TRECHO CITADO:
►

Um casal de adquirentes de imóvel residencial na planta no empreendimento denominado Condomínio Massimo Residence Nova Saúde, em São Paulo, perante a incorporadora EZ TEC / EZTEC (o nome da SPE era: Paraíso Empreendimentos Imobiliários Ltda.), obteve vitória total na Justiça paulista com a declaração de quebra do “Contrato de Compromisso de Venda e Compra de unidade autônoma” por ato dos próprios adquirentes, que já não mais suportavam arcar com as parcelas, obtendo a devolução à vista de 90% sobre os valores pagos em Contrato + 100% das comissões de corretagem, tudo acrescido de correção monetária desde cada pagamento (correção retroativa) + juros de 1% ao mês.

A aquisição do projeto de imóvel na planta ocorreu em maio de 2014, quando então os pretensos compradores assinaram o contrato perante a incorporadora. Após cerca de 1,5 anos pagando as parcelas, decidiram por não mais seguir com o contrato e procuraram a vendedora para obter a devolução dos valores pagos.

Porém, a incorporadora informou que devolveria somente o equivalente a 30% (trinta por cento) dos valores pagos em contrato e recusou a devolução integral das importâncias pagas a título de comissão de corretagem.

Inconformados com a resposta obtida perante a vendedora, os compradores procuraram o Poder Judiciário.

O escritório MERCADANTE ADVOCACIA ingressou com uma Ação de Rescisão Contratual perante o Foro Central de São Paulo, expondo a situação ao Juiz do caso e solicitando o desfazimento do negócio por ato dos adquirentes, bem como a condenação da incorporadora na restituição de parte considerável dos valores pagos e a totalidade das importâncias pagas a título de comissão de corretagem.

A Juíza de Direito da 39ª Vara Cível do Foro Central de São Paulo, Dra. Daniela Pazzeto Meneghine Conceição, em sentença datada de 31 de outubro de 2016, JULGOU TOTALMENTE PROCEDENTE a ação para rescindir o Contrato por ato dos compradores, amparados pela súmula nº 1 do Tribunal de Justiça de São Paulo, além de condenar a incorporadora na restituição à vista de 90% (noventa por cento) dos valores pagos em Contrato e 100% (cem por cento) das importâncias pagas a título de comissão de corretagem, acrescidos de correção monetária sobre cada um dos pagamentos e juros de 1% ao mês.

A Juíza fundamentou sua decisão no sentido de que o comprador de imóvel na planta pode procurar a Justiça para solicitar a rescisão do contrato a qualquer tempo, independentemente de mora do credor ou do devedor (comprador), sendo certo que a vendedora deve restituir parte considerável dos valores pagos.

◄

DADOS FORNECIDOS:
►

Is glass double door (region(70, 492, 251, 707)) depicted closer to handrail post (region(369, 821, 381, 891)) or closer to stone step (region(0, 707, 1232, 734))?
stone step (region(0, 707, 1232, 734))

◄

TAREFA: Retome o relato sobre a ação de rescisão do contrato de imóvel na planta e dê continuidade a ele a partir da última frase apresentada.

RESULTADO:
Também enfrentou o tema da comissão de corretagem frente à nova determinação do STJ datada de 24 de agosto de 2016 e impôs à incorporadora a restituição integral daqueles valores pagos pelos compradores.

Nas palavras da magistrada em robusta fundamentação:

  • A preliminar de ilegitimidade de parte alegada pela requerida quanto à cobrança de comissão de corretagem não merece acolhida e, por conseguinte, a denunciação da lide formulada. Isto porque, a requerida foi a responsável pela terceirização de tal serviço ao permitir que a terceira TEC VENDAS procedesse à tal cobrança. Tudo isso com stand e publicidade patrocinados pela própria ré, que deverá ser a responsável pelos prejuízos causados.
  • Ademais, não vislumbro a presença dos requisitos do art. 125 a ensejar o deferimento da denunciação pleiteada. Note que o simples direito genérico de regresso, ou seja, fundado em garantia imprópria, não enseja a denunciação da lide, sob pena de ofenderem-se os princípios da celeridade e economia processual.
  • Superadas as preliminares, a ação é procedente.
  • A solução da controvérsia encontra-se, sem sombra de dúvidas, na interpretação dos fatos à luz dos preceitos gizados pelo Código de Defesa do Consumidor, aplicável na espécie, por força da inequívoca caracterização de relação de consumo entre as partes.
  • Tem-se, de um lado, os autores, na qualidade de consumidores, destinatário final da unidade condominial que lhes foi compromissada à venda e, de outro, a ré, na qualidade de fornecedora do produto, mostrando-se, por conseguinte, cristalina a subsunção fática ao quanto disposto nos arts. 2° e 3° do Código de Defesa do Consumidor.
  • Mais que isso, deve-se ter em consideração, na interpretação dos fatos, a natureza adesiva do vínculo jurídico firmado entre as partes, porquanto se trata daqueles contratos em que se verifica cristalinamente, o preestabelecimento das cláusulas e condições impostas ao co-contratante, sem que o mesmo tenha a menor condição de acesso à discussão de seu conteúdo.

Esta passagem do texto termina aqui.